Please copy the records unchanged, starting with the line that contains "Which among (50,439), (273,336), (239,515)" and going on through the end of the records.

Dataset
- - - -

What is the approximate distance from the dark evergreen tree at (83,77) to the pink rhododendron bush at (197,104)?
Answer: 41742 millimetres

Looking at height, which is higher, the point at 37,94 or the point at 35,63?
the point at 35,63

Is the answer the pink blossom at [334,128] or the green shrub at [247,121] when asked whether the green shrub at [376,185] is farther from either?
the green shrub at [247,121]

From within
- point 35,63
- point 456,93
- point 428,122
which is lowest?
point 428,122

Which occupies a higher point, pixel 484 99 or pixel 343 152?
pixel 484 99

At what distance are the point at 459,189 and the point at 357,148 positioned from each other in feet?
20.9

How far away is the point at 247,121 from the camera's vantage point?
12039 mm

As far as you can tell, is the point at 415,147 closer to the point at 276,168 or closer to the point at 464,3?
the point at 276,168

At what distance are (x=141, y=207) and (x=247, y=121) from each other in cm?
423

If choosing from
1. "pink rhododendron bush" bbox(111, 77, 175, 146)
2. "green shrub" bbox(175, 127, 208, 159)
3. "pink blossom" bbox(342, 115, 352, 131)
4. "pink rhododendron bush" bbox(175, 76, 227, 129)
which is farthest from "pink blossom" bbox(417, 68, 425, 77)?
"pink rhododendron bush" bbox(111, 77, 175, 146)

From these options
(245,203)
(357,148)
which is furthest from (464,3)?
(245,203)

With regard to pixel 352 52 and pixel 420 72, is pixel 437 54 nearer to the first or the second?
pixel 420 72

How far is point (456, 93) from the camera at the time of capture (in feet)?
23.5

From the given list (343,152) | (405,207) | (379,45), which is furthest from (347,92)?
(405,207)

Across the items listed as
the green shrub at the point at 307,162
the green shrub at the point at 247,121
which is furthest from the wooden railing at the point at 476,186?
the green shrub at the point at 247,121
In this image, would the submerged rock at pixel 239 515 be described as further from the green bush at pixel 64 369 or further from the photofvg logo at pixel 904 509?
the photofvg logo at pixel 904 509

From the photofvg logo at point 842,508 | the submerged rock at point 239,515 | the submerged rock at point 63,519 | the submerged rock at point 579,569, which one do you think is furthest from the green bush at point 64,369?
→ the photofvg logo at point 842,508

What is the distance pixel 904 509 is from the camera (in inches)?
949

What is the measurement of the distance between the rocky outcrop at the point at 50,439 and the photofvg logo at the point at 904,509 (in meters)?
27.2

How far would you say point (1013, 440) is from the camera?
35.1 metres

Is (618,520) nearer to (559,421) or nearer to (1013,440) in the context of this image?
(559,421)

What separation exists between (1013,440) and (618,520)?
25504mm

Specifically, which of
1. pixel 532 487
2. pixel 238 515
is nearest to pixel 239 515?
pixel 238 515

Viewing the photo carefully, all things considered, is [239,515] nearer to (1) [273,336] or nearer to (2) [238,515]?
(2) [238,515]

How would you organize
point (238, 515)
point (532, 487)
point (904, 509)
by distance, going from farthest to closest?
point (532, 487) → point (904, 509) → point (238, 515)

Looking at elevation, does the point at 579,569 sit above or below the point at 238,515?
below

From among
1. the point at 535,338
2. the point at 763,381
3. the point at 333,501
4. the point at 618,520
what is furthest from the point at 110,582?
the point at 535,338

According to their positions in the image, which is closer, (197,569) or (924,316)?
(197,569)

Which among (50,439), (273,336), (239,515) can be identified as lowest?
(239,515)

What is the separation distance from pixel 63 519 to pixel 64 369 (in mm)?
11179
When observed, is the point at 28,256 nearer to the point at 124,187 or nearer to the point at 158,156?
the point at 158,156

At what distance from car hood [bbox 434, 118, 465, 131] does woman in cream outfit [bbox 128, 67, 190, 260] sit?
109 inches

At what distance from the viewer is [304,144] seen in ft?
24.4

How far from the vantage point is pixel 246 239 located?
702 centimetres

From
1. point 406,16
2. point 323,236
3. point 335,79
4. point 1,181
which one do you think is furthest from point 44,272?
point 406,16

- - - -

Response
Which among (50,439), (273,336), (239,515) can be identified as lowest?
(239,515)

What is the separation distance from pixel 63 519 to pixel 64 369 (in mm)?
11179
When observed, is the point at 28,256 nearer to the point at 124,187 or nearer to the point at 158,156?
the point at 158,156

At what distance from car hood [bbox 434, 118, 465, 131] does woman in cream outfit [bbox 128, 67, 190, 260] sit?
109 inches

At what distance from the viewer is [304,144] seen in ft?
24.4

How far from the vantage point is pixel 246 239 located?
702 centimetres

From
1. point 406,16
2. point 323,236
3. point 335,79
4. point 1,181
which one do you think is furthest from point 44,272?
point 406,16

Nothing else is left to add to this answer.